Еще не ударили морозы, октябрь понемногу выхолаживал землю, сковал ручьи и болота, ноябрь покрыл их снегом; изо рта валил пар, но воздух еще не жег щеки, а холодил, напоминая, что дело к зиме.
Когда стемнело, Бегун оделся и вышел из дому. Как обычно, он не пошел напрямки, по пробитым в снегу тропам, а воровато обогнул село кругом, по лесу, глубоко проваливаясь в сугроб. Собаки не приучены тут были сторожить от людей, встречали молча.

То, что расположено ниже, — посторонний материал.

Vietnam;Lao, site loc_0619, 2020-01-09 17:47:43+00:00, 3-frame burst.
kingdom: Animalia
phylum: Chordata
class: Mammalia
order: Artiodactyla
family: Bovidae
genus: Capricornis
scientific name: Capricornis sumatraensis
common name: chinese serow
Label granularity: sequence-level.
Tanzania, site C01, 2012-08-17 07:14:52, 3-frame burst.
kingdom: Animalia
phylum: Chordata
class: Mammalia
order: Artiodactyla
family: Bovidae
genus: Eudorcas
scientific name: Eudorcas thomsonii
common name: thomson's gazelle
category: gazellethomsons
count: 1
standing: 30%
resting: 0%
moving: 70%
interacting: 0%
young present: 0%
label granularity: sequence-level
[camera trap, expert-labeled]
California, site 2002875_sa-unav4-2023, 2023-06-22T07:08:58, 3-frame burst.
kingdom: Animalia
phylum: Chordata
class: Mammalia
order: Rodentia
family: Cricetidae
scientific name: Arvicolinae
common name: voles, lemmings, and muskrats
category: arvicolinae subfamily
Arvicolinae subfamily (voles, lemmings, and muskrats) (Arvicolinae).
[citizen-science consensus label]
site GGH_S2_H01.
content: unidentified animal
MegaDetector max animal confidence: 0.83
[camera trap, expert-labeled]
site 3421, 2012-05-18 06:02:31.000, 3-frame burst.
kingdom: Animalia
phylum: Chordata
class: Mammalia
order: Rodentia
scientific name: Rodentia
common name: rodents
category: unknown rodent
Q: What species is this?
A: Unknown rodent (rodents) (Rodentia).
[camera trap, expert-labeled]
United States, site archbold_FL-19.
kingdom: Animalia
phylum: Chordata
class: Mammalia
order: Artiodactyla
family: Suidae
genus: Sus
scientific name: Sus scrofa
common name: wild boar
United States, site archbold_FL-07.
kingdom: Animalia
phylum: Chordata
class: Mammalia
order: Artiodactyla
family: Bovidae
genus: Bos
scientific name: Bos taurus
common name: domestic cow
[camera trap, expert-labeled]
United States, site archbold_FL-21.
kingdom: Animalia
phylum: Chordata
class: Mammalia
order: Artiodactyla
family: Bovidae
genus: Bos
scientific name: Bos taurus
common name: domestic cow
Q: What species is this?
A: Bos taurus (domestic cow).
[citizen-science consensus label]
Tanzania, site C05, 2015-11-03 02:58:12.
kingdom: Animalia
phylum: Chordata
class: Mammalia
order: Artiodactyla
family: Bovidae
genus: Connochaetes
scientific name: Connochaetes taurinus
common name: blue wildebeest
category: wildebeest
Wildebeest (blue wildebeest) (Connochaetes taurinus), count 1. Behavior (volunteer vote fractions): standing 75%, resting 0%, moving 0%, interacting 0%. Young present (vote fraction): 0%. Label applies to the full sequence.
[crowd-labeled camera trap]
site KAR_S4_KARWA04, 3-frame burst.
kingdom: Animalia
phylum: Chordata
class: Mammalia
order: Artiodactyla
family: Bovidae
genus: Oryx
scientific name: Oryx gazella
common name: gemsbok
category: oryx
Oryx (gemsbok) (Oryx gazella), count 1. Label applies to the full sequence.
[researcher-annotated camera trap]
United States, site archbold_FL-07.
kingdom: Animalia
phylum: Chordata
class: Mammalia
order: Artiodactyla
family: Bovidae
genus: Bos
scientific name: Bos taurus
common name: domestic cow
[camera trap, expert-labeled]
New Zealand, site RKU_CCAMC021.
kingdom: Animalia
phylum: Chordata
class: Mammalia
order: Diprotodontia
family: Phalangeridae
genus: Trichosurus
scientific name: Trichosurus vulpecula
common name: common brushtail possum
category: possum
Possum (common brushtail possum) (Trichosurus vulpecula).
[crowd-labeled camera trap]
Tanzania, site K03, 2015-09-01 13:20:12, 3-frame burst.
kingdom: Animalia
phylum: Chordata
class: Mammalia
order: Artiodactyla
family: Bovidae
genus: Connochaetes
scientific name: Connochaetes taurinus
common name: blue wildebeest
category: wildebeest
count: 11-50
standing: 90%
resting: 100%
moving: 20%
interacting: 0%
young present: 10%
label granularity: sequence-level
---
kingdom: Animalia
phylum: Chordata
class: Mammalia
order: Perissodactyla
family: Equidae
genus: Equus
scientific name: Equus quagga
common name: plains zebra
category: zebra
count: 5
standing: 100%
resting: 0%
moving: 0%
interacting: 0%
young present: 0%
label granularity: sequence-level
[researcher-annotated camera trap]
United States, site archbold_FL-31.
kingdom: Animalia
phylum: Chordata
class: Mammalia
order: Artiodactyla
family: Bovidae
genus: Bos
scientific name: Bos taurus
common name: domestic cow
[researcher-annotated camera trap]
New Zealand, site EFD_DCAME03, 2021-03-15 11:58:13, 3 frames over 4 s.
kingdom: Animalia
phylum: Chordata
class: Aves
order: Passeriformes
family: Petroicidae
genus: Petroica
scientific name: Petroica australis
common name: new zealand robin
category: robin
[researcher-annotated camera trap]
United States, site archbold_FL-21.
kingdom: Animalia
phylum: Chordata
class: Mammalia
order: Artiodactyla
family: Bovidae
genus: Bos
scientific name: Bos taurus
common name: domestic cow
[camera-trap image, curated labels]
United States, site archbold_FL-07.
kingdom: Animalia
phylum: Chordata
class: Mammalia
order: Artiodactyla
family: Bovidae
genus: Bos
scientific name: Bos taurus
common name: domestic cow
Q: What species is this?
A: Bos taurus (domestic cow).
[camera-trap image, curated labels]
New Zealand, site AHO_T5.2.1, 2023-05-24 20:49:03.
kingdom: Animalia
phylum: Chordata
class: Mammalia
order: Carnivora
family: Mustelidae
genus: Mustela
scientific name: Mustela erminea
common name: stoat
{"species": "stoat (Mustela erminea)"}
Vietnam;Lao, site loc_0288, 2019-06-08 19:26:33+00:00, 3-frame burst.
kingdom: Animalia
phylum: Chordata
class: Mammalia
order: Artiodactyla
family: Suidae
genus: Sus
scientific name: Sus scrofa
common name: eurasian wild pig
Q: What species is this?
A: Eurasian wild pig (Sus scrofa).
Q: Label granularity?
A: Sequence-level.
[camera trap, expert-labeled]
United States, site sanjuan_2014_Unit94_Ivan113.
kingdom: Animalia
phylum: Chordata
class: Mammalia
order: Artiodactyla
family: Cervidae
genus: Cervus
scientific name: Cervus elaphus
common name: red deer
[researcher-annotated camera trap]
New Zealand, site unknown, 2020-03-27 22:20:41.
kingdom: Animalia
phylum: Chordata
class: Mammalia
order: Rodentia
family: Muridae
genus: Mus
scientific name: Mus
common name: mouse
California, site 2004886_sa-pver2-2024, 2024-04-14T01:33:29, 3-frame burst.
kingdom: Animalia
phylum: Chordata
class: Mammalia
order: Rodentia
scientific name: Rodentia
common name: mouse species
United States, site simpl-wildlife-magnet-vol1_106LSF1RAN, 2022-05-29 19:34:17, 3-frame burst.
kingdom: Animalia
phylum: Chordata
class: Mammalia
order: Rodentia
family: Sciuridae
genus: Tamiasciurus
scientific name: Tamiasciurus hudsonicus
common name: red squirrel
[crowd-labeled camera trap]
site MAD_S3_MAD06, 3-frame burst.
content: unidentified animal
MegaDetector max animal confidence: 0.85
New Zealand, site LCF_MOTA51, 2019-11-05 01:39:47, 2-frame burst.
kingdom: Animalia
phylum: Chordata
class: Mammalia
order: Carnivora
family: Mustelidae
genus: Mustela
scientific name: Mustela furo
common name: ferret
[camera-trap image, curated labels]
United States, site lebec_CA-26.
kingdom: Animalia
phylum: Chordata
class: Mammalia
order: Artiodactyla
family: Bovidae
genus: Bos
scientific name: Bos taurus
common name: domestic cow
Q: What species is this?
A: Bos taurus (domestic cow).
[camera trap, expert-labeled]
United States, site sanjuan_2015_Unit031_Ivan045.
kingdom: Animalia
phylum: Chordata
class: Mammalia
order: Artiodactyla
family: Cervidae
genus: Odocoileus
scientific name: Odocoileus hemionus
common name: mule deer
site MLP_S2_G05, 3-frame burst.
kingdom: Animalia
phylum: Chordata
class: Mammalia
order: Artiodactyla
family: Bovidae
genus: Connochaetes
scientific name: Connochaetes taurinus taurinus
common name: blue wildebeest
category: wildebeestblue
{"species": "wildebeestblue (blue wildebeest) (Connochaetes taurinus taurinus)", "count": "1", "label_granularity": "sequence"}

В поповском доме тускло светилась лучина за промасленным холстом в окне. Бегун встал за овином, осторожно поглядывая из-за угла, в который уже раз радостно удивляясь тому, что вот через двадцать с лишком лет угораздило снова торчать под окнами и томительно ждать свидания, считать минуты и гадать: выйдет ли она или погаснут окна, и опять придется ему, уставшему от ожидания до дрожи в руках — будто камни таскал, — плестись обратно.
Стукнула дверь, с крыльца сошел Еремей и зашагал через село к себе. Чуть погодя раздался скрип снега под ногами — Неждана в наскоро повязанном платке, в заячьем полушубке бежала к овину. Свернула за угол, налетела в темноте прямо на него, вздрогнула и даже вскрикнула тихо. Бегун схватил ее, прижал к себе, стал торопливо целовать холодные щеки, волосы над упавшим на плечи платком.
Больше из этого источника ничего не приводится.